▶ _SUPPLIED PASSAGE_

Recently, driving home from an appointment, I found I could not stop crying. My neck and shoulders were killing me, as usual, and I had to figure out what it was. For the longest time I’ve been saying the pain is from when I was “doored” on my bike (a car opened as I rode past, sending me over my handlebars and onto my right shoulder). Hours and hours of physical therapy only resolved some of it. Well, I thought, maybe the pain was coming from my dance workouts. I altered this, cut out that. More physical therapy, and finally, the pain has taken up residence in my neck, now, too.
But suddenly, yesterday, the truth flashed before my eyes and I could see as clear as day what it was about—the enormous stress I carry around all the time: the constant worry, on some level, about my autistic son, past, present and future. I do not mean that he himself stresses me out. Although that certainly can be true, like with any other child; the pain I am talking about is that I cannot give him the best life—the life he deserves.

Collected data
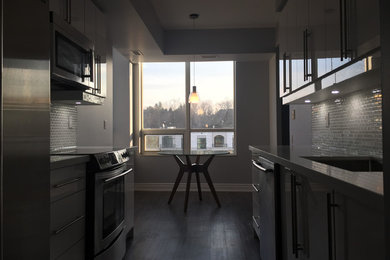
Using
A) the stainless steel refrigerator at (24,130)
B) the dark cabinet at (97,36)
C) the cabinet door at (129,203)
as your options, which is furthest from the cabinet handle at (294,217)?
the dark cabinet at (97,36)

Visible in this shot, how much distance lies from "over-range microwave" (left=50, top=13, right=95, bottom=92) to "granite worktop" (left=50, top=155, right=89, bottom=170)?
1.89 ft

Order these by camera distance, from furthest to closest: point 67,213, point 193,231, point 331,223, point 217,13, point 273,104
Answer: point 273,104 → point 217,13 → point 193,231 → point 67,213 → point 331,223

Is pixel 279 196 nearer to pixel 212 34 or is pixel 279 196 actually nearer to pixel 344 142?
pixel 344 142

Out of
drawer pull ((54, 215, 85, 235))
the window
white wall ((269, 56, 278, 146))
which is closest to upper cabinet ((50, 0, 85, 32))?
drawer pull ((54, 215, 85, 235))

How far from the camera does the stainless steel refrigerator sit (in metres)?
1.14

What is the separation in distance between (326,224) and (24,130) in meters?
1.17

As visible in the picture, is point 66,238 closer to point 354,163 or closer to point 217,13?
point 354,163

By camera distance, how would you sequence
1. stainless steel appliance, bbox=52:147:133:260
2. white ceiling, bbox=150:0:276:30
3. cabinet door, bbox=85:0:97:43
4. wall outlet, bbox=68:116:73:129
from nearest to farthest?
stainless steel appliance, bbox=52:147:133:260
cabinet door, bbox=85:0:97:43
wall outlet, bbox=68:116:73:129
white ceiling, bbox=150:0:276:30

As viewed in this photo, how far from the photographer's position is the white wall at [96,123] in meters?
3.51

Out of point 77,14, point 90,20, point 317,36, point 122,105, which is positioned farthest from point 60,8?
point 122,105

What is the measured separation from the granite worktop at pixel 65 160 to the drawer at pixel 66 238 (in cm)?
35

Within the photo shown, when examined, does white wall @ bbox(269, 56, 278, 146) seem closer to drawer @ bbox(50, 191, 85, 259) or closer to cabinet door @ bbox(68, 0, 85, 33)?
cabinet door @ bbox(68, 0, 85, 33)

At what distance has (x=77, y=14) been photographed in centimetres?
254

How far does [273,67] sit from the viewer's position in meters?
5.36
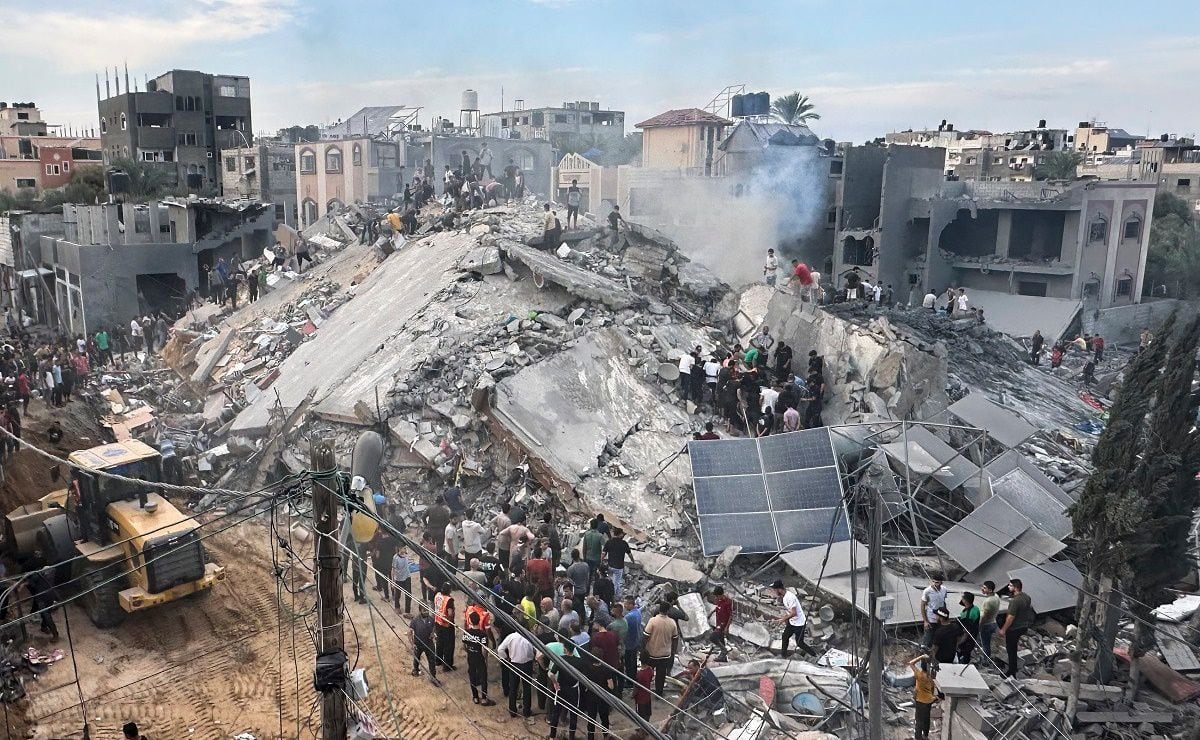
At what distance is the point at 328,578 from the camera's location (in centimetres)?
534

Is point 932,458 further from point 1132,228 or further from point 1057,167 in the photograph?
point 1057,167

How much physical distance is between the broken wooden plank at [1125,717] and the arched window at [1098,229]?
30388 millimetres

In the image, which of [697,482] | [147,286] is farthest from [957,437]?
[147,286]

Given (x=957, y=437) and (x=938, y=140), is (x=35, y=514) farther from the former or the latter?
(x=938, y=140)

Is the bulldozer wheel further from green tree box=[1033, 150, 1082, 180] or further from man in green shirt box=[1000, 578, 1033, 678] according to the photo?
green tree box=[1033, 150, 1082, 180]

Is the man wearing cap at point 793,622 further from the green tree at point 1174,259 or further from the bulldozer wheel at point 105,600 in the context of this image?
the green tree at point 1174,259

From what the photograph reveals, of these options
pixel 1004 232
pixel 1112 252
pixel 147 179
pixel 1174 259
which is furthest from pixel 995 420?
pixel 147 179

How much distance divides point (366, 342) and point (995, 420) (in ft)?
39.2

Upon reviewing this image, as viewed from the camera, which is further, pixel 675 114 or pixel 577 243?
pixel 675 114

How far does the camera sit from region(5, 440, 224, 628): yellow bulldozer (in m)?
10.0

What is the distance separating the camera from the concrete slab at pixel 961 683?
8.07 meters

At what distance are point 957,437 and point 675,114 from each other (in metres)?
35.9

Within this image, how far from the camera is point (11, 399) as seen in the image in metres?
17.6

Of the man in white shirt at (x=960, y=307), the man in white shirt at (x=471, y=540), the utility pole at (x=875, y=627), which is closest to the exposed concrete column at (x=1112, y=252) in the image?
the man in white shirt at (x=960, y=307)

--

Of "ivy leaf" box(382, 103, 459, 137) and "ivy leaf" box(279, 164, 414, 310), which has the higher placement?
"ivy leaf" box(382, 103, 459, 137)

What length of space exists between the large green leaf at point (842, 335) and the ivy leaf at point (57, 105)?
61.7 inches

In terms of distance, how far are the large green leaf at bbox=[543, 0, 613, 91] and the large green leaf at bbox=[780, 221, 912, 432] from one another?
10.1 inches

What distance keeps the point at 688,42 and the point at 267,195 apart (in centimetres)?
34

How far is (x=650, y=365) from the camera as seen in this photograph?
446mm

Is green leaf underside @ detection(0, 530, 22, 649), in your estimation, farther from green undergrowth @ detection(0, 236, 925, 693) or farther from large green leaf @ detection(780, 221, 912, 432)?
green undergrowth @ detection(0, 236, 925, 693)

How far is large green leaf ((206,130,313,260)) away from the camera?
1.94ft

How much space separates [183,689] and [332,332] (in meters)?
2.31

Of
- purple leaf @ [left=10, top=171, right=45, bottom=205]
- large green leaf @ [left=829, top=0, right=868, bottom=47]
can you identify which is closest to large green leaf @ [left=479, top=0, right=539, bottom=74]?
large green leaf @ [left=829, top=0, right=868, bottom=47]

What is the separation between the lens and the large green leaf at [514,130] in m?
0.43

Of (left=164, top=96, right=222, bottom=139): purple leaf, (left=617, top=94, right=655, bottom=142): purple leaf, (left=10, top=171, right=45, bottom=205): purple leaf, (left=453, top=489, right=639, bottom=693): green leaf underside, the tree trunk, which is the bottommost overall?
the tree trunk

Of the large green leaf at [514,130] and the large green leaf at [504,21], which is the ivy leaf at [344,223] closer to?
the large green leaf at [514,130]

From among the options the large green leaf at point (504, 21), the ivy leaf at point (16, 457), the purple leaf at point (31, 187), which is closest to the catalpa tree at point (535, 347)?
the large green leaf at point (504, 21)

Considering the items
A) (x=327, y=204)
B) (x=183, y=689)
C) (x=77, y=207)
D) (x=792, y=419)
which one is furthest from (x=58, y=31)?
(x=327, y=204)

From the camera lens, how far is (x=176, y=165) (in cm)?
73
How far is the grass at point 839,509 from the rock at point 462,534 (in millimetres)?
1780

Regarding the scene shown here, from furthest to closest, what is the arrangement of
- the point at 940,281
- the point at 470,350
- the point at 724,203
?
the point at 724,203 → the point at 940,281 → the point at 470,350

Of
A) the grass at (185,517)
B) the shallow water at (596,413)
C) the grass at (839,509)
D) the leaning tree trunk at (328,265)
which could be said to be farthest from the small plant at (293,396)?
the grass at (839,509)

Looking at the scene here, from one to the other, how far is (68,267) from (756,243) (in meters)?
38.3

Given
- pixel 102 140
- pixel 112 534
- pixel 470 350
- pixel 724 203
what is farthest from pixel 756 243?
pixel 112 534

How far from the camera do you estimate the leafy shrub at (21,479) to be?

---

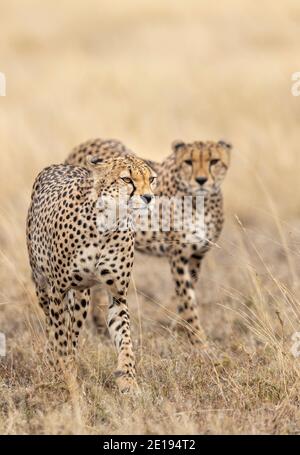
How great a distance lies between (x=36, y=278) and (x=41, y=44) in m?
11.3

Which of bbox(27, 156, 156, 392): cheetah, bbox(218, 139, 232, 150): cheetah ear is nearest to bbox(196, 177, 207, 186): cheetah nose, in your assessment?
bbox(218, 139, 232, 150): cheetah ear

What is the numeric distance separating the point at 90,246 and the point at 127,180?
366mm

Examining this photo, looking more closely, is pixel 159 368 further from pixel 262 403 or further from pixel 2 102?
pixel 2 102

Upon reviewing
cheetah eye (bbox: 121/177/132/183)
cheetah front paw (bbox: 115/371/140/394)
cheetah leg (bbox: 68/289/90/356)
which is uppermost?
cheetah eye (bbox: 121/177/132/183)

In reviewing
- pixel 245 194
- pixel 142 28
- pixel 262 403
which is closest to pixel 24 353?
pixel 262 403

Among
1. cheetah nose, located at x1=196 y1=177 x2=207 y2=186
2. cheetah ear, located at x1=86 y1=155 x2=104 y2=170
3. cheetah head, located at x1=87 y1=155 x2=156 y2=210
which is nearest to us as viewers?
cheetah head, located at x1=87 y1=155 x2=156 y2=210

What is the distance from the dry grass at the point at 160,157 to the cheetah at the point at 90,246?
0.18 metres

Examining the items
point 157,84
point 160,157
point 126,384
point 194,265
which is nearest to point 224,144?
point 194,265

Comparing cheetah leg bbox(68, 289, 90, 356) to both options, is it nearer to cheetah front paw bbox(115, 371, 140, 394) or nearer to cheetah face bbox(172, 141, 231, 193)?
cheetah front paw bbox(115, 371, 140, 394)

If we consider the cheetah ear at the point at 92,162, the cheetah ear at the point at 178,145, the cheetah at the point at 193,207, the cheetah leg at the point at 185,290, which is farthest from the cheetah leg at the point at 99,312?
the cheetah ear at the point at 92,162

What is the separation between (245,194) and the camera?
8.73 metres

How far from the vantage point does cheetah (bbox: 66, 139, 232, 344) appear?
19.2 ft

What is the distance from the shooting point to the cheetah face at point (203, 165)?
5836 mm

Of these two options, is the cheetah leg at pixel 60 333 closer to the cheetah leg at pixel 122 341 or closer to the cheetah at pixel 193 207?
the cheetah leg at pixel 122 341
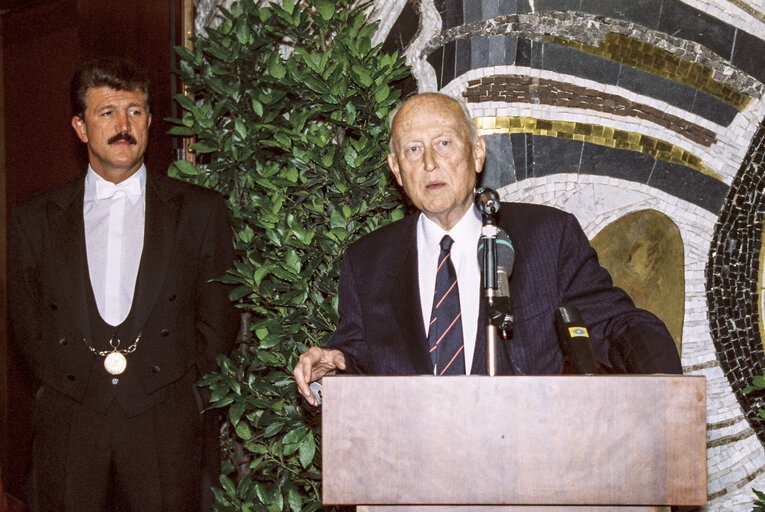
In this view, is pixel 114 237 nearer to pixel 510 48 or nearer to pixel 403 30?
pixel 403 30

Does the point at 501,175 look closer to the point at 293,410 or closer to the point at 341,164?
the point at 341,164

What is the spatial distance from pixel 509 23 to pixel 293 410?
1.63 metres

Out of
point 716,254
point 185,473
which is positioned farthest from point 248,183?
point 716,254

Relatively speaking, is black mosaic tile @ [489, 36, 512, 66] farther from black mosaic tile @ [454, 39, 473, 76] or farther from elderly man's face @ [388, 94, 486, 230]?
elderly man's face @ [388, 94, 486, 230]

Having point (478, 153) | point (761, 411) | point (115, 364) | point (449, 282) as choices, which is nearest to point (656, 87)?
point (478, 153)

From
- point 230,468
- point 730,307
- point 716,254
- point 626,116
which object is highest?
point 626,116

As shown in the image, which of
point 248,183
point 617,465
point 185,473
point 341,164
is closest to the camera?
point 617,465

▶ _TASKS TO PERFORM_
1. Retype the part of the passage about neck and shoulder pain starting at "But suddenly, yesterday, the" and ending at "life he deserves.".
2. In the passage about neck and shoulder pain, how much of the pain did the hours of physical therapy resolve?
3. Write what comes next in the passage about neck and shoulder pain, picking up after its final sentence.
You can ignore the records.

▶ _TASK-BY-TASK ANSWERS_
1.
But suddenly, yesterday, the truth flashed before my eyes and I could see as clear as day what it was about—the enormous stress I carry around all the time: the constant worry, on some level, about my autistic son, past, present and future. I do not mean that he himself stresses me out. Although that certainly can be true, like with any other child; the pain I am talking about is that I cannot give him the best life—the life he deserves.

2. Only some of it.

3.
Granted, we all worry about our children, grown or not, and we feel their pain, their struggles. But having a loved one as dependent as my oldest son Nat goes beyond the typical parent worry. What I want is for Nat to be healthy, happy, and safe. But in order for him to have that he must be actively involved in his life. He must have tasks, goals, responsibilities. He must have a sense of purpose, like anyone else. He must have people who “get” him, and who know what makes him tick—and who care, and who have the energy to do something about it. But post-pandemic staffing shortages have made it hard for Nat to do what he used to do: work and volunteer in the community every day. Without that meaningful employment, Nat is relegated to spending two weekdays in his group home with not a whole lot to do.
We recently found a wonderful private program that secured him a volunteer position at a food pantry. He loves this job. The problem is, our state agency will not support this private program for Nat, and we are paying out-of-pocket. That will eventually be unsustainable. So I am spending a lot of money and a lot of my mental energy figuring out how to make this solution work, with the ever-present fear that without it, he is going to lose everything if he starts becoming restless from inactivity. He will regress and become frustrated, angry, and self-injurious or aggressive.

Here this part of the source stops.